# Excerpt provided
Jorge Arango
The promise of computers augmenting our minds has been a long time coming. We're beginning to see better tools for extending human cognition, but good guidebooks for using them have been scarce.
Jorge Arango's new book, Duly Noted, fills this gap elegantly. It shows you how to extend your mind with connected digital notes that capture your thoughts and nourish them in a personal knowledge garden from which you can harvest and share your unique insights.
We talked about:
the motivation for his new book, Duly Noted
how his personal experience with note-taking, the emergence of the digital media, and his background as an information architect converged to inspire his interest in digital networked note-taking
the challenge presented to note-takers by the huge variety of kinds of notes, and his taxonomy of types of notes
some of the history of computers as tools to augment our cognitive capabilities
his concept of the "personal knowledge garden"
his take on Brian Eno's articulation of the differences between architecture and gardening
the differences between thinking spaces and writing spaces
the difference in mental models applied when moving between physical and digital note-taking media
the rise of hypertext-based note-taking tools
how your content-strategy skills around structured content help your note-taking and knowledge gardening
Jorge's bio
Jorge Arango is an information architect, author, and educator. For almost three decades, he has architected digital experiences and made the complex clear for organizations ranging from non-profits to Fortune 500 corporations.

# Given material
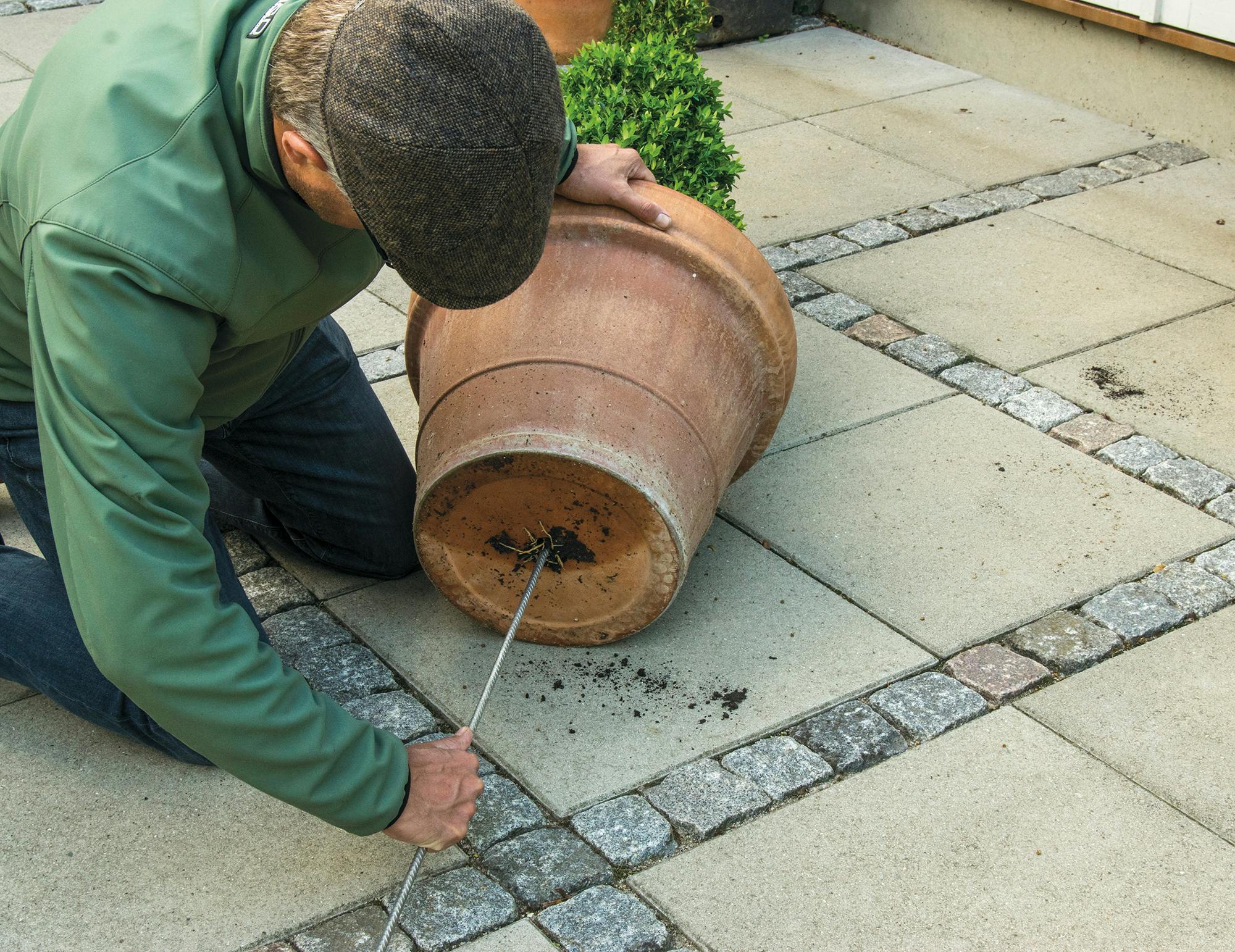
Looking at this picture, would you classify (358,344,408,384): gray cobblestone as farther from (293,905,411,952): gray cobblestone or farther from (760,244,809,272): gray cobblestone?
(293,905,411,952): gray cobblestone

# Given exercise
Reproduce the text about Jorge Arango and his book Duly Noted word for word, from its first line to its last.

# Expected output
Jorge Arango
The promise of computers augmenting our minds has been a long time coming. We're beginning to see better tools for extending human cognition, but good guidebooks for using them have been scarce.
Jorge Arango's new book, Duly Noted, fills this gap elegantly. It shows you how to extend your mind with connected digital notes that capture your thoughts and nourish them in a personal knowledge garden from which you can harvest and share your unique insights.
We talked about:
the motivation for his new book, Duly Noted
how his personal experience with note-taking, the emergence of the digital media, and his background as an information architect converged to inspire his interest in digital networked note-taking
the challenge presented to note-takers by the huge variety of kinds of notes, and his taxonomy of types of notes
some of the history of computers as tools to augment our cognitive capabilities
his concept of the "personal knowledge garden"
his take on Brian Eno's articulation of the differences between architecture and gardening
the differences between thinking spaces and writing spaces
the difference in mental models applied when moving between physical and digital note-taking media
the rise of hypertext-based note-taking tools
how your content-strategy skills around structured content help your note-taking and knowledge gardening
Jorge's bio
Jorge Arango is an information architect, author, and educator. For almost three decades, he has architected digital experiences and made the complex clear for organizations ranging from non-profits to Fortune 500 corporations.